* Required actions
1. Put this sentence from the bar fridge blog into Spanish: "Our really cool black bar fridge now sits far from the kitchen in our living room next to the TV."
2. Extend the bar fridge blog, picking up right after its last sentence.
───── Text
I charged the fridge. Nicole counted out the difference from $1000 and took Ben and Jerry outside the store to pay them. She told me that they had split the money evenly. No budgeting. She also told me that Jerry never came by the office at 3:30. But he had been more frank with her after work, before He and his dad came up to see the bar fridge.

"I was wondering if I could get that two-fifty. I could pay you back Monday or Tuesday. I just gotta do a money transfer to Yellowknife. And my dad has to do one to the liquor store in Norman Wells. Once I get my package I'd be able to pay you back.".

"I wish I was a bank but I'm not. Sorry," said Nicole.

Our really cool black bar fridge now sits far from the kitchen in our living room next to the TV. That was the only place left with a plug.

We've left the old fridge where it was for a few reasons: the primary reason being we don't want to clean underneath it. The freezer still works fine, and the fridge side has become a storage space for things that probably should be refrigerated: ketchup, cheeze whiz, jam, carnation milk.

Bar fridges are cool when you have a small bachelor apartment, or when it is your "other fridge." The one you keep in your rec room only for pop and beer. Their "coolness" fades quickly when you have to choose between having cold beer after work, and keeping you mayonnaise from spoiling. And everyone knows there is really no choice there.

Tuesday, June 13, 2006

Just like a Vacation.

As soon as I woke up this morning, I thought to myself "God I feel well rested." This feeling of well-being lasted for about two seconds, and then I lunged across the bed to check the time.

8:55 a.m.

We usually get up at seven. I'm supposed to be to work at nine, and Nicole is supposed to be to work at 8:30. Granted, both of our places of employment are only 5 minutes away, but still, sleeping in is sleeping in.

Our coffee maker, which has a timer to turn on and off, had turned off only two minutes before we got up. That sweet nectar of the morn was still warm. I gulped down a few mouthfuls, cleaned myself up, and went on my way. I was about 20 minutes late. Nobody seemed to care or need an explanation.
──────────
───── Information given
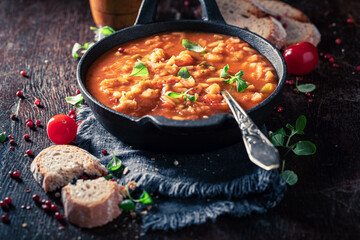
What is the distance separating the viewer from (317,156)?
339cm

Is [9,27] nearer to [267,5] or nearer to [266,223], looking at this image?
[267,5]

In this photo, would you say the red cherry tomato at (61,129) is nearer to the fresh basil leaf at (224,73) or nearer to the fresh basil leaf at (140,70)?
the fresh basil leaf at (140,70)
──────────
───── Information given
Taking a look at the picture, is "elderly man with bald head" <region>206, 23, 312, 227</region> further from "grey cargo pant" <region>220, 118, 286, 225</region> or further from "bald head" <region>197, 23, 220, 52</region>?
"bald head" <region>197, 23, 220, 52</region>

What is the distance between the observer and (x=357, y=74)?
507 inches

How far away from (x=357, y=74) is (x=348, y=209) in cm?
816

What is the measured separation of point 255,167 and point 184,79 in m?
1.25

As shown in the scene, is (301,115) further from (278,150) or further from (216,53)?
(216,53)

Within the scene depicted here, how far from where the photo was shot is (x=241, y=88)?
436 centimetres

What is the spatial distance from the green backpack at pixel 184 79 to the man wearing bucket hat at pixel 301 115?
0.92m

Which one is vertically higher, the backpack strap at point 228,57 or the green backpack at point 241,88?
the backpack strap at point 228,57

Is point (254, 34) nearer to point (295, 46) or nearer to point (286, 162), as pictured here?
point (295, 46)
──────────
* Expected responses
1. Nuestro refrigerador de bar negro, que es genial, ahora está lejos de la cocina, en nuestra sala, junto al televisor.

2.
Nicole told me the same sort of story when she arrived. Her boss is away on vacation. The other two people in the office were sitting around, drinking coffee.

I don't know how I will ever cope with the stress of real life when we move back south in a few years. People don't get mad around here. I see it every day at the store.

"Got any bread?"

"No sorry. We're sold out of bread. And the plane won't be in until tomorrow."

Now imagine how mad you might get if every store in town (ok, the only store in town) was out of bread. The basic staple of any diet. Perhaps you might not get mad, but there are people out there who would.

"Oh ok. Got any lettuce?"

"No, we're out of that too."

Big smile

"Ok, thanks anyway."

And then they head for the frozen pizza section.

Monday, June 12, 2006

I thought the North was cold.

It hasn't rained in over a week now. It's been nothing but bright blue sunny days. Because the sun is almost always up, it gets much hotter than what we're used to. I'm talking stinking hot. I'm talking, I-want-to-throw-up hot.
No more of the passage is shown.